契約と消費生活
授業概要
◇授業校 | 東京都葛飾区立水元中学校 |
◇実施日時 | 2021年12月15日(水) 第3校時 10:50~11:40 |
◇授業者 | 東野 茂樹 先生(社会科) |
◇対象 | 3年1組(38名) |
◇授業タイトル | 契約と消費生活 |
ねらい
経済活動についての理解や考察を基に、経済活動の担い手として主体的に社会に関わろうとする生徒を育てることをねらいとする。
「民主政治と政治参加」をすでに学習したうえで、本単元につなげている。「民主政治と政治参加」では選挙権年齢が18歳以上となったことにも触れ、主権者として政治に参加する意義や、判断には責任が伴うことなどを学習している。
本単元では、生命保険文化センター副教材「『成年』になるということ」を活用し、消費生活における契約や成年による契約に伴う責任について考えさせる。
★ ★ ★ ★
作成課題 1: データセットの行のうち、「What is the distance from」を含む行から最後の行までについて、「distance」を「separation」に入れ替え、ほかは一切変えずに書き直してもらえますか？

データセットの項目:
★ ★ ★ ★
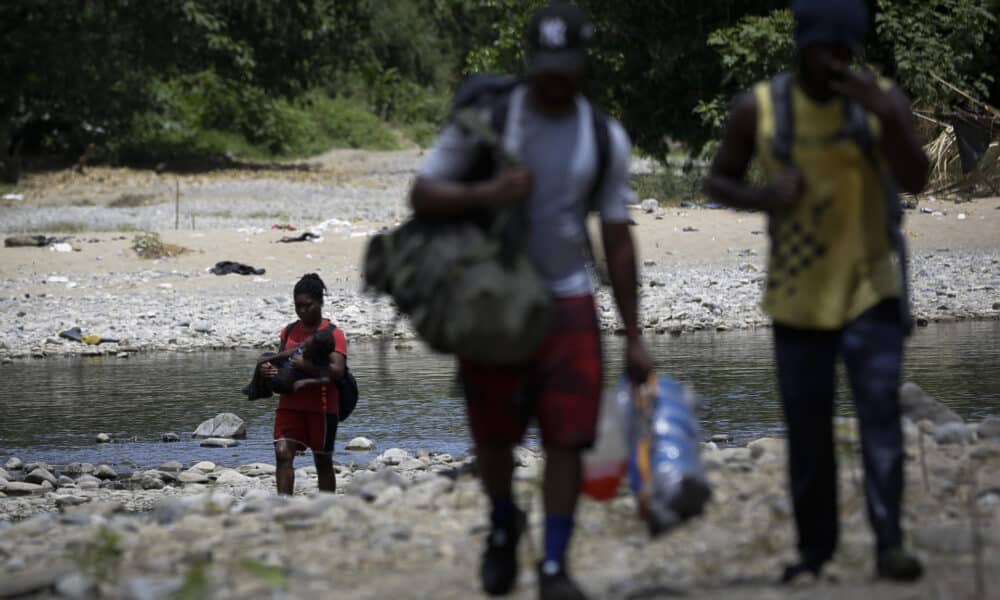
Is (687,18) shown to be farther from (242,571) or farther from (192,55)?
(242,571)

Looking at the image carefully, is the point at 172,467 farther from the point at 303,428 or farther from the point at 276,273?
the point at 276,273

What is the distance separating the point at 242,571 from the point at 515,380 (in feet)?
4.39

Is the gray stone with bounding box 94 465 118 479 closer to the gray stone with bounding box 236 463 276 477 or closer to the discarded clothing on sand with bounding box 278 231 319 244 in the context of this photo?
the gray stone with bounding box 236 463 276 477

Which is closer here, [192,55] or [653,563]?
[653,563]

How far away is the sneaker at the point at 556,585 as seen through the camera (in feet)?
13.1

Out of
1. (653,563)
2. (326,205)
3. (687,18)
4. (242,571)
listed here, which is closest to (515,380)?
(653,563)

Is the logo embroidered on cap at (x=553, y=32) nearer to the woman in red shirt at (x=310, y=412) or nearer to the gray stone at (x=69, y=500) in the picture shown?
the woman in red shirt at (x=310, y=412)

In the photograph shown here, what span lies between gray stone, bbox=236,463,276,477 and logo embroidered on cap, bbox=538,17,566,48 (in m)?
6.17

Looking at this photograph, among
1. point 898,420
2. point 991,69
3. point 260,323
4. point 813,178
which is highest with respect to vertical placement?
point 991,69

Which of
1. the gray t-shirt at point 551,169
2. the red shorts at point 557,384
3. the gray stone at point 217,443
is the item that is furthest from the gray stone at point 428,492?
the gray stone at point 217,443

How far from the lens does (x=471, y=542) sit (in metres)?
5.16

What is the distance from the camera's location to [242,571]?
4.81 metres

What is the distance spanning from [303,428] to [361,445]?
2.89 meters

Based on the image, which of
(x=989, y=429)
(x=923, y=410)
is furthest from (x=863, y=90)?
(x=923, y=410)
★ ★ ★ ★
作成課題 2: 出典抜粋によると、この授業の対象は何年何組の何名ですか？

出力結果 1:
What is the separation from the camera's location to [242,571]?
4.81 metres

What is the separation spanning from [303,428] to [361,445]?
2.89 meters

Based on the image, which of
(x=989, y=429)
(x=923, y=410)
is furthest from (x=863, y=90)?
(x=923, y=410)

出力結果 2: 3年1組の38名です。